#### [DATA FOR REVIEW]

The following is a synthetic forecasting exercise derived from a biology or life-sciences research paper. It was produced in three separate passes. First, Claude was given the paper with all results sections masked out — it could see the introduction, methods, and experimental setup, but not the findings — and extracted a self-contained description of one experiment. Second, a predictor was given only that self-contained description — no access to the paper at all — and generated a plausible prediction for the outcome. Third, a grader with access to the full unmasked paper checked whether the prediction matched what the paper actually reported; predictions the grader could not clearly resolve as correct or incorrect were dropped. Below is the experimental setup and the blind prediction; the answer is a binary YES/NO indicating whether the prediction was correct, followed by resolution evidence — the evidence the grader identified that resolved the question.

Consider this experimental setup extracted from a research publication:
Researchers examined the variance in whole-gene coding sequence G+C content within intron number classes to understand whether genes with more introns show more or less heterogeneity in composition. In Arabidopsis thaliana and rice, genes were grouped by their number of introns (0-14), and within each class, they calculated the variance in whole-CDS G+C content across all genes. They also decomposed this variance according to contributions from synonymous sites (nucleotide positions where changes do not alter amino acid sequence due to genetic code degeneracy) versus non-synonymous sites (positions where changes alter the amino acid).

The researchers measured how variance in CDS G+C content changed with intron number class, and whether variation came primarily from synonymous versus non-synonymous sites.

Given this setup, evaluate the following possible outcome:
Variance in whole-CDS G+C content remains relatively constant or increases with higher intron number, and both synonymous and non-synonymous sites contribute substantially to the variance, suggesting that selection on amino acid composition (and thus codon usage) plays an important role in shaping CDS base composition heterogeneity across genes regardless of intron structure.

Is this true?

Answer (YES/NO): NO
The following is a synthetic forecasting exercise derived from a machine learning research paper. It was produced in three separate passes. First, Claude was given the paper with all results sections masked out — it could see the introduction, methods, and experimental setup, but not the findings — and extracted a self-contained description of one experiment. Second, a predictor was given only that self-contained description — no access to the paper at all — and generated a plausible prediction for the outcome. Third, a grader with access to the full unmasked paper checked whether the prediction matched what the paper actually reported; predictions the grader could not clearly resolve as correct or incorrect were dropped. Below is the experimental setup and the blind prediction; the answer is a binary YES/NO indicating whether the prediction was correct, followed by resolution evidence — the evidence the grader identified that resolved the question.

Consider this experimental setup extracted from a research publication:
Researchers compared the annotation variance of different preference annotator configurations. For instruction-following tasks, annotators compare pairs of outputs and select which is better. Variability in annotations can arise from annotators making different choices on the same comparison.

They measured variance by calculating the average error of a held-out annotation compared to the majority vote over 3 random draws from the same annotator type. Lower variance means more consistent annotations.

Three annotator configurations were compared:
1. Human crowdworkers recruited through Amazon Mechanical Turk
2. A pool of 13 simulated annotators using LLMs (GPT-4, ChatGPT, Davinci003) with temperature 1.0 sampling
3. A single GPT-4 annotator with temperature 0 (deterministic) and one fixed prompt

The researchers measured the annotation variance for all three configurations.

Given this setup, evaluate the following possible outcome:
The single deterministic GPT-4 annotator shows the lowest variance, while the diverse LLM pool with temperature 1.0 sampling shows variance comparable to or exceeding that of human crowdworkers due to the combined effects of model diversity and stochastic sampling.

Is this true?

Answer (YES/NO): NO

#### [TRY IT]
Going through the data above, count each line that contains "whole" and give only that figure.

#### [SOLUTION FOR THIS TASK]
2